Actuaries warned that schemes would enter a death spiral when the Medical Schemes Act was implemented in 2001 with regulation intended to ensure older sicker South Africans do not pay more for cover and enjoy minimum benefits, but without key mechanisms to ensure schemes regulated this way were sustainable.
The Act obliges schemes to charge all members the same rate to belong to an option regardless of their state of health or age – a principle known as community rating. Contribution rates can only be based on the number of dependants you register and on your income. Income based contributions ensure that higher earners subsidise lower earners.
Open schemes are also obliged to admit anyone who applies to join or, in the case of a restricted scheme, anyone from the employer or industry group for whom the scheme was established. This is known as open enrolment.
But Raath says obliging schemes to comply with these principles and provide minimum benefits, without making membership of schemes mandatory has led to members selecting against schemes – joining only when they are sick and in need of benefits.
In addition, it costs schemes with many older sick members more to provide the minimum benefits on average than it costs a scheme with younger healthier members. The costs of the minimum benefits should have been equalised through a risk equalisation fund, but plans to introduce this fund were scrapped when the government decided to pursue NHI in 2007.
In another presentation to the BHF conference, Vishal Brijlal, senior country advisor for the Clinton Health Access Initiative, warned against allowing the status quo to continue. "Without active reform, the sector may collapse before NHI arrives," Brijlal said.
He said the long timelines for NHI – at least 10 to 15 years - should be recognised and instead of allowing the private health sector to drift, it should be prepared and aligned to be ready for NHI in a way that makes sense.
If the private healthcare system is allowed to collapse, nine million members will lose their financial protection and there will be a further burden on the unprepared public healthcare system.
Brijlal said the risk of allowing medical schemes to become increasingly unaffordable is that the market for private providers dwindles and is no longer viable.
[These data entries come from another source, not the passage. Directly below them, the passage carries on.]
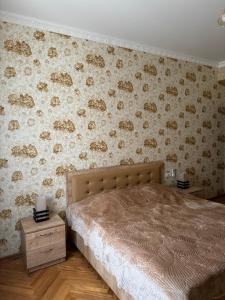 Postel nebo postele na pokoji v ubytování guest house TMT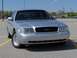 2002 Ford Crown Victoria - A silver 2002 Ford Crown Victoria is shown from the front in a parking lot.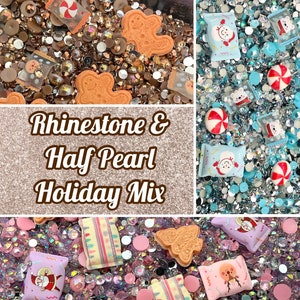 May include: A mix of holiday-themed rhinestones and half pearls in a variety of colours, including gold, silver, blue, pink, and white. The mix includes gingerbread men, candy canes, and gift bags.
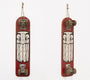 Two vertically-hung skateboard decks, painted red with a white stylized owl design, echo GATS iconic style. Visible truck and wheel assemblies are at each end, suspended by ropes. Ideal for an art market in San Francisco.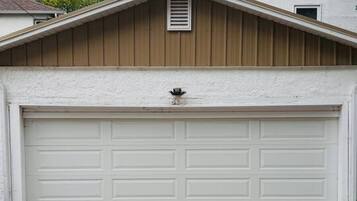 A garage with a white door, a wooden gable, and a small vent.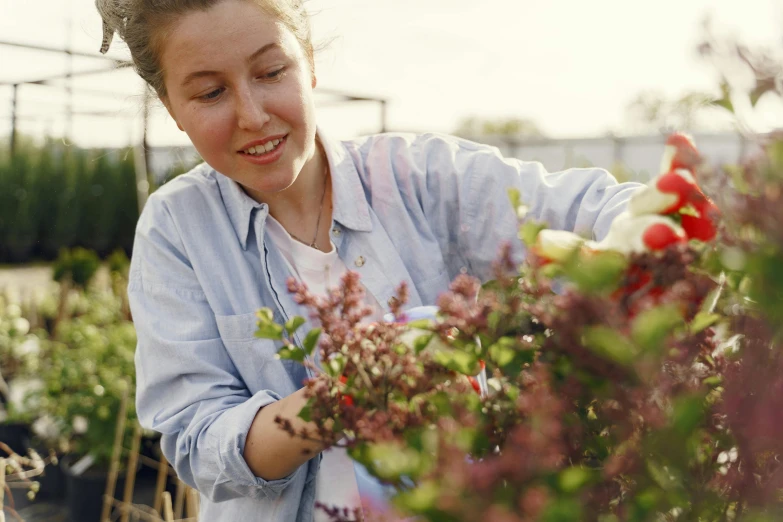 a woman smiling and holding flowers in a flower shop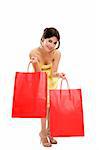 Mid adult woman holding red shopping bags on white background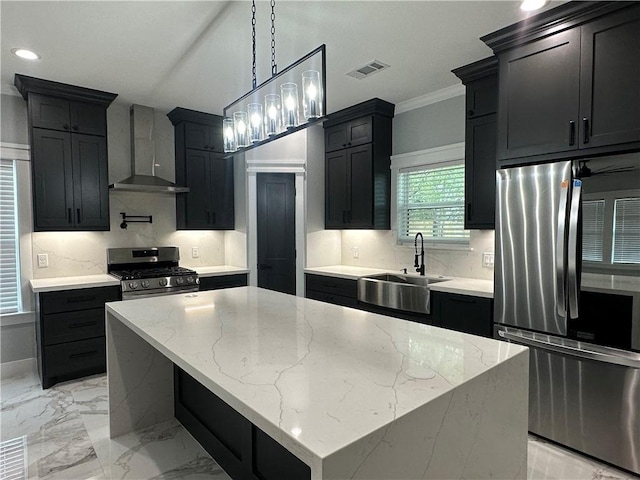 kitchen featuring stainless steel appliances, a kitchen island, wall chimney exhaust hood, and light stone counters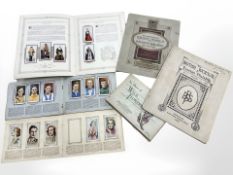 A small group of early 20th century cigarette card albums, 1937 Coronation albums, etc.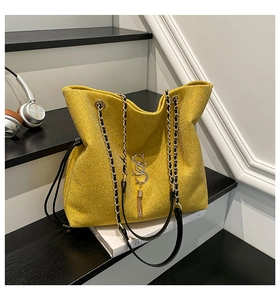 Detail of yellow glitter tote bag with chain strap, metallic S charm and fringe accent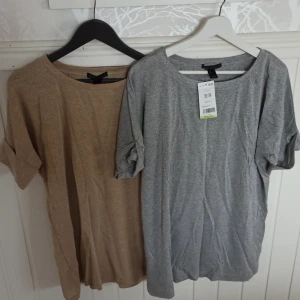 Mango t-shirtar aldrig använda - En silvrig och en guldig t-shirt, aldrig använda. Priset gäller för båda. Oversizemodell.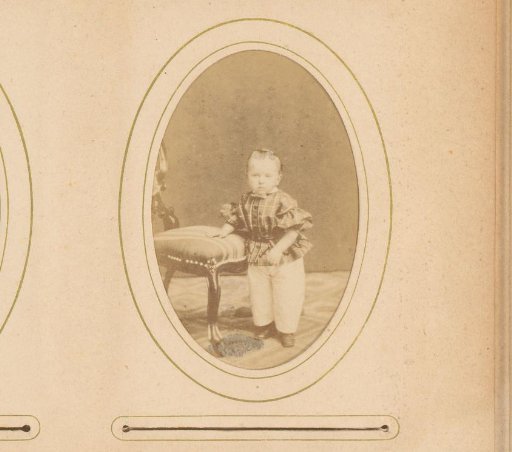 Portrait of a toddler, standing by a chair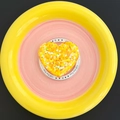 Detail of glitter-filled resin heart phone grip on a white Gift For You card tray - Yellow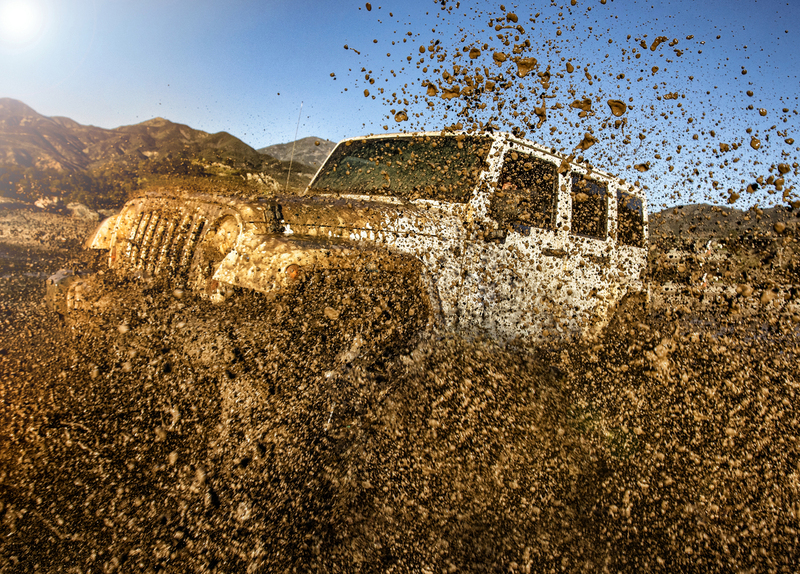 A 4x4 Vehivle plowing through mud Trabucco Canyon CA.jpg :: Jeep 4x4 driving through puddle with mud exploding off of the vehicle in Trabucco Canyon California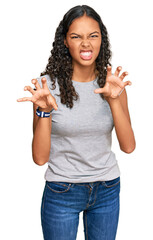 Canvas Print - Young african american girl wearing casual clothes smiling funny doing claw gesture as cat, aggressive and sexy expression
However, a sustainable private healthcare sector is required to serve the NHI, he said.
The Competition Commission’s Health Market Inquiry’s findings were that “regulatory failure by the government was a central problem” in the private sector.
Instead of ignoring reform, governance and oversight should be strengthened, competition improved and the foundation for a more inclusive and sustainable healthcare system, should be built, Brijlal said.